• Task requirements:
(A) According to the passage on Triatoma recurva, which animal does Lent and Wygodzinsky (1979) say this species more commonly parasitizes?
(B) Continue the passage on Triatoma recurva from its final sentence.

• Source text:
Reduviidae - Triatoma recurva
Size: 26 mm
Group Guild Status
Trogloxene Parasite Uncommon
This species is a haematophagous (bloodsucking) parasite of vertebrates. Several species of Triatoma in the southwestern U.S. are primarily or exclusively associated with species of wood rats (Neotoma spp.), and while T. recurva is recorded feeding on the white-throated wood rat (N. albigula; Ibarra-Cerdeña et al. 2009), according to Lent and Wygodzinsky (1979), it is more commonly a parasite of the rock squirrel (Spermophilus variegatus). We observed a single rock squirrel inside the cave just inside the Blowhole Gate on April 17, 2010.
T. recurva commonly bites humans, and is a known vector of the protozoan trypanosome parasite Trypanosoma cruzi, which is common in the new world tropics and afflicts a wide variety of mammals including man (Kettle 1995). T. cruzi is the infective agent of Chaga’s disease. Three closely related species of Triatoma are common in southern Arizona (including T. recurva), all of which are known to carry the T. cruzi parasite. It has recently been found that greater than 40 percent of the animals in the Tucson area (and probably all of southern Arizona) are carriers of this disease (Reisenman et al. 2010). The apparent reason the disease is not readily transmitted in this region is that these species of triatomines do not eliminate (urinate and defecate) until after they have left the host, whereas tropical species commonly defecate while feeding, allowing the parasites in their feces to come in contact with the open bite wound (Klotz et al. 2009; Nogueda-Torres et al. 2000).

Saved entries:
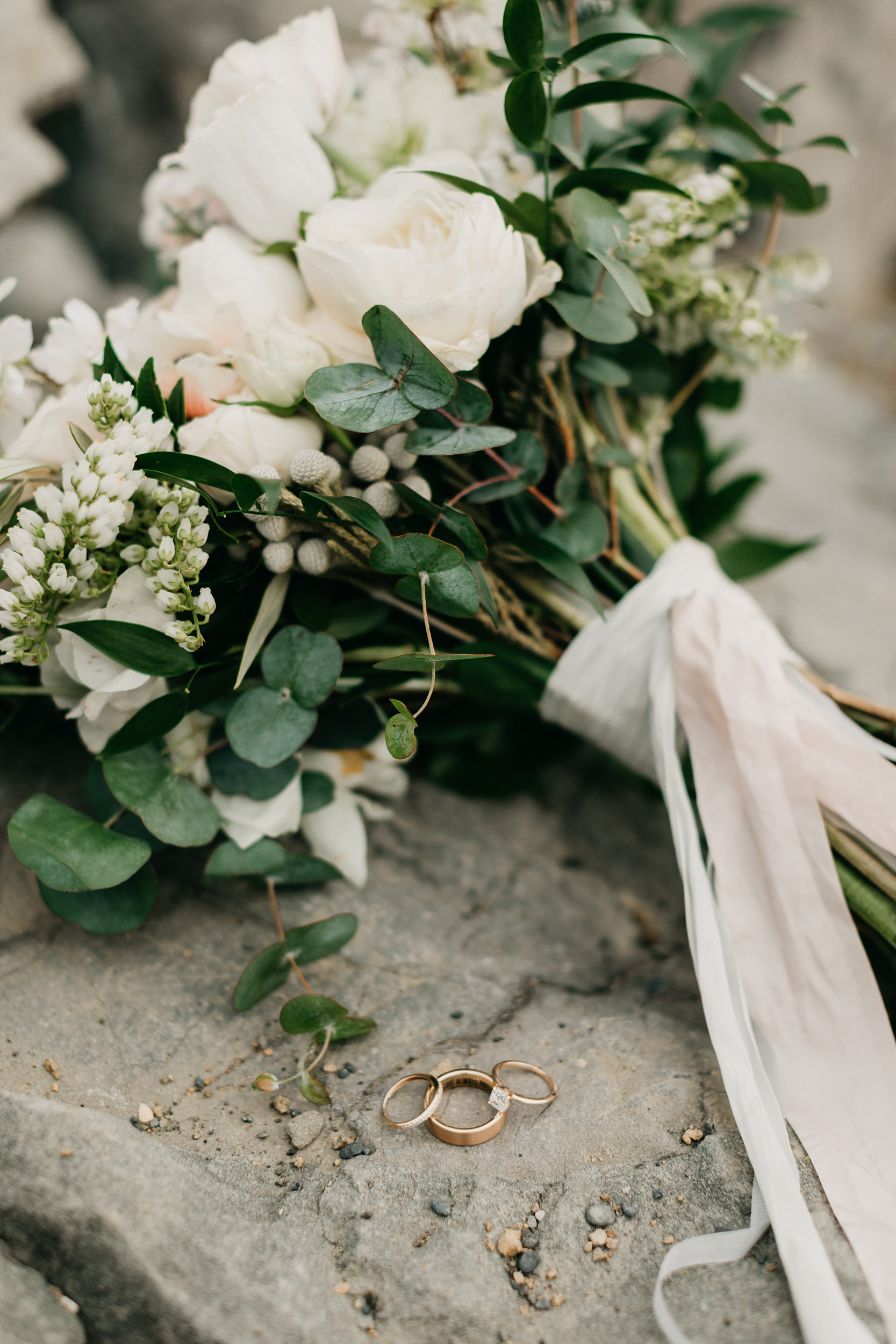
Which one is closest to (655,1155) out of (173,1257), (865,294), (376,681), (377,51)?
(173,1257)

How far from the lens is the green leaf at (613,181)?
2.31ft

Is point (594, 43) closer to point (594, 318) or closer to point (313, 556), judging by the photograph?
point (594, 318)

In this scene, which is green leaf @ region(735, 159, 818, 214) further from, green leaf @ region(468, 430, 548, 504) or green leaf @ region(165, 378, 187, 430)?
green leaf @ region(165, 378, 187, 430)

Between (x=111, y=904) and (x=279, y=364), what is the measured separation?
50 cm

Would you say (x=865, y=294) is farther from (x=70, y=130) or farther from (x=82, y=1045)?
(x=82, y=1045)

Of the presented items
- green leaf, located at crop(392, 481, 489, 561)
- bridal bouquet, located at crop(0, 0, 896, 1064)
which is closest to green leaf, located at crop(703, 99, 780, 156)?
bridal bouquet, located at crop(0, 0, 896, 1064)

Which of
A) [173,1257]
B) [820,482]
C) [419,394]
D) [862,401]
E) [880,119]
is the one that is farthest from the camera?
[880,119]

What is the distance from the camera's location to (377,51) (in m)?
0.99

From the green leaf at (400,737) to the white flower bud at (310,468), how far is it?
23 centimetres

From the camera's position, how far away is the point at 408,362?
64 centimetres

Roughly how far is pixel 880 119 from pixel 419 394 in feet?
8.90

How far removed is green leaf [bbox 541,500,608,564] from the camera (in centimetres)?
79

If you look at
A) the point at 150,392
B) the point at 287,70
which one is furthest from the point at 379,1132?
the point at 287,70

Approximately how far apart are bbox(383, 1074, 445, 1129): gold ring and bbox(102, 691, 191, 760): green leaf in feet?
1.17
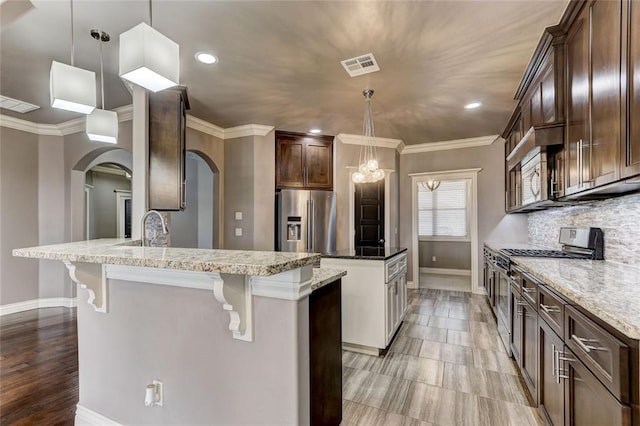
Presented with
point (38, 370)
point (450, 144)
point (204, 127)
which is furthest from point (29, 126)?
point (450, 144)

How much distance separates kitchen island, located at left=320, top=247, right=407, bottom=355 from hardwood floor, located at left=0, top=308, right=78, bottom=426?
2219 mm

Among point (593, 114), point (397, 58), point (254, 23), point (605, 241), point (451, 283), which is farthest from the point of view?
point (451, 283)

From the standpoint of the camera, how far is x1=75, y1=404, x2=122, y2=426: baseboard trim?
1765 mm

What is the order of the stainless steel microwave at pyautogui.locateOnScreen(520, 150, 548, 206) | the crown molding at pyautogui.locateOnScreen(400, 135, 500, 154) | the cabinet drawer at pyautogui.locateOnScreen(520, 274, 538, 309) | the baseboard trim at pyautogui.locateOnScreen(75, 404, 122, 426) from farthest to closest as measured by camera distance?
the crown molding at pyautogui.locateOnScreen(400, 135, 500, 154)
the stainless steel microwave at pyautogui.locateOnScreen(520, 150, 548, 206)
the cabinet drawer at pyautogui.locateOnScreen(520, 274, 538, 309)
the baseboard trim at pyautogui.locateOnScreen(75, 404, 122, 426)

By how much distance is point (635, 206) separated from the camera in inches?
80.4

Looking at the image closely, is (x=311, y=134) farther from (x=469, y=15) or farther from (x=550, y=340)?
(x=550, y=340)

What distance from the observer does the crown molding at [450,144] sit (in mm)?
5262

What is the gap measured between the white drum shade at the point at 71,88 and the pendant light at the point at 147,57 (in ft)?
2.12

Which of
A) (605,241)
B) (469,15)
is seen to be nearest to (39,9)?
(469,15)

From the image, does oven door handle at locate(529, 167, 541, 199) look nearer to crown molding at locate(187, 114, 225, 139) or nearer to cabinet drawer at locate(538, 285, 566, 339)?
cabinet drawer at locate(538, 285, 566, 339)

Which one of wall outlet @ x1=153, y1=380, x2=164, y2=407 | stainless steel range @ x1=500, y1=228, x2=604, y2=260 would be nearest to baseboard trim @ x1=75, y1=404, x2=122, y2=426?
wall outlet @ x1=153, y1=380, x2=164, y2=407

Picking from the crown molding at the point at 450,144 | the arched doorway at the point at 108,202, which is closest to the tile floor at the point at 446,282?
the crown molding at the point at 450,144

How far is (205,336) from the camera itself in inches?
57.2

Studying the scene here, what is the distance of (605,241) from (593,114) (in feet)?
3.78
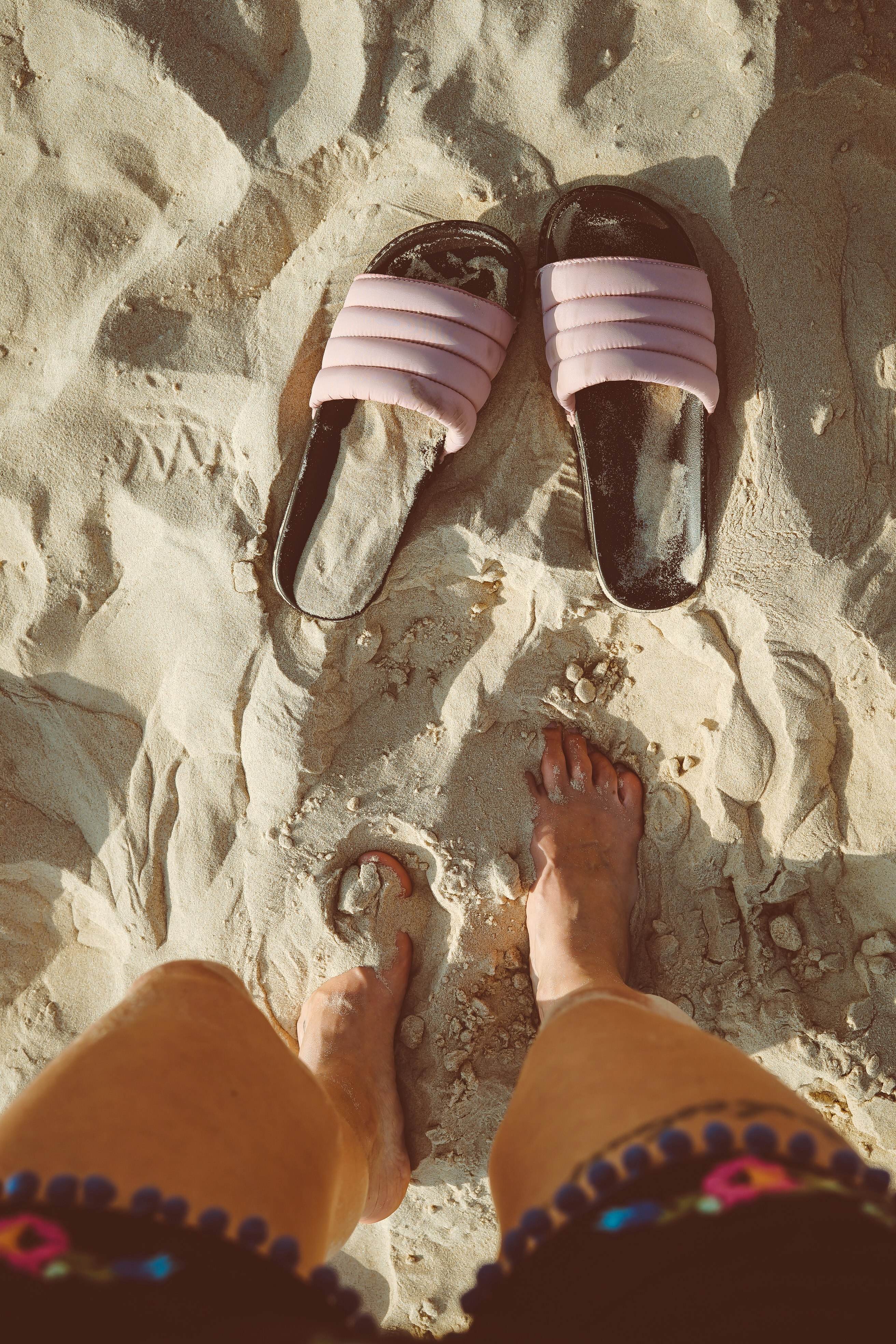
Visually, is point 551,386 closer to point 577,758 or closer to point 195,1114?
point 577,758

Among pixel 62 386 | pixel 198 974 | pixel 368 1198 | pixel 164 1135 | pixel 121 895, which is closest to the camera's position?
pixel 164 1135

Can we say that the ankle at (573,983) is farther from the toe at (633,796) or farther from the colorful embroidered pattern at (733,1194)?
the colorful embroidered pattern at (733,1194)

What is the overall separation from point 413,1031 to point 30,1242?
1.27m

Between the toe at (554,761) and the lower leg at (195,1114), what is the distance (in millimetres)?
938

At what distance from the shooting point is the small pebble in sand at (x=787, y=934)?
6.69ft

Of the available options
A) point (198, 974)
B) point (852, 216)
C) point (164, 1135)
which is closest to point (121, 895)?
point (198, 974)

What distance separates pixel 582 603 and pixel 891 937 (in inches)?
Answer: 45.4

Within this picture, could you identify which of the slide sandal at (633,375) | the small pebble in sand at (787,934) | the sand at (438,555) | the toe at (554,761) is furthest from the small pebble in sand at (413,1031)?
the slide sandal at (633,375)

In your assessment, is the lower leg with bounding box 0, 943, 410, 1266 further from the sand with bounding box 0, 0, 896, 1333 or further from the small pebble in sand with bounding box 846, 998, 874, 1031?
the small pebble in sand with bounding box 846, 998, 874, 1031

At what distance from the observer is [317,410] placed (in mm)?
1992

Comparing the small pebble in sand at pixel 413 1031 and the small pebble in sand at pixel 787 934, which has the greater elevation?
the small pebble in sand at pixel 787 934

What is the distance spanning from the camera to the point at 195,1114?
3.90ft

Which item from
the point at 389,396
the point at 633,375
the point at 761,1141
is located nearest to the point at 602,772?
the point at 633,375

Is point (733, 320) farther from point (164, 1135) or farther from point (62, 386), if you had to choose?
point (164, 1135)
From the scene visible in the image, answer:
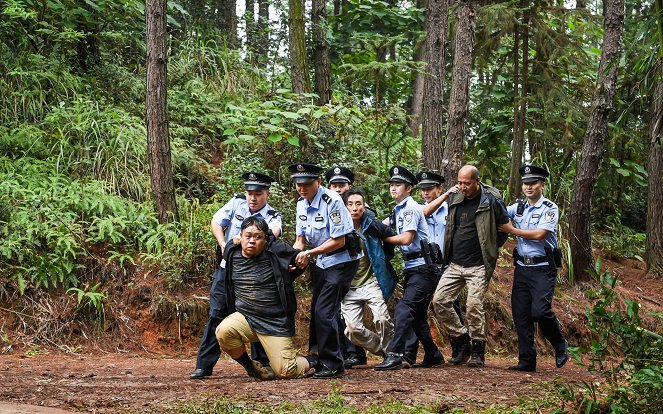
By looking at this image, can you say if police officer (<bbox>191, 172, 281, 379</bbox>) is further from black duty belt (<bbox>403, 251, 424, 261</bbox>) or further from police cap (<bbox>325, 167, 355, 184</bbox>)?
black duty belt (<bbox>403, 251, 424, 261</bbox>)

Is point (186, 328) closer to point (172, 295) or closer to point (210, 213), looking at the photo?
point (172, 295)

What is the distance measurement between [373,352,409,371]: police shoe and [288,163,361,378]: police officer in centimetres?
67

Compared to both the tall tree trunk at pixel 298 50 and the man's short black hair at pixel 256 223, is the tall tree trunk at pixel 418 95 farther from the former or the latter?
the man's short black hair at pixel 256 223

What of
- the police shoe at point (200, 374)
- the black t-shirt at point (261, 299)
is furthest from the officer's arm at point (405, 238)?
the police shoe at point (200, 374)

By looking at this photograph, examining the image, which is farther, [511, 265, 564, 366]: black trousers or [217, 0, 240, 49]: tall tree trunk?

• Answers for the exercise:
(A) The rock squirrel (Spermophilus variegatus).

(B)
T. recurva was observed in the cave on only three occasions during the recent study, but we suspect it is likely more common that our data indicates. Information is sparse on vertebrate hosts for many species of Triatoma, including T. recurva (Ibarra-Cerdeña et al. 2009). Potential hosts for T. recurva in the cave include S. variegatus, N. albigula, and the rigntail (Basariscus astutus). We could find only a single record of T. cruzi infecting the ringtail, where blood serum testing of a wild ringtail from Arizona produced antibodies to T. cruzi, indicating prior infection and an association with some species of Triatoma (Brown 2008). T. recurva was not recorded during the initial study.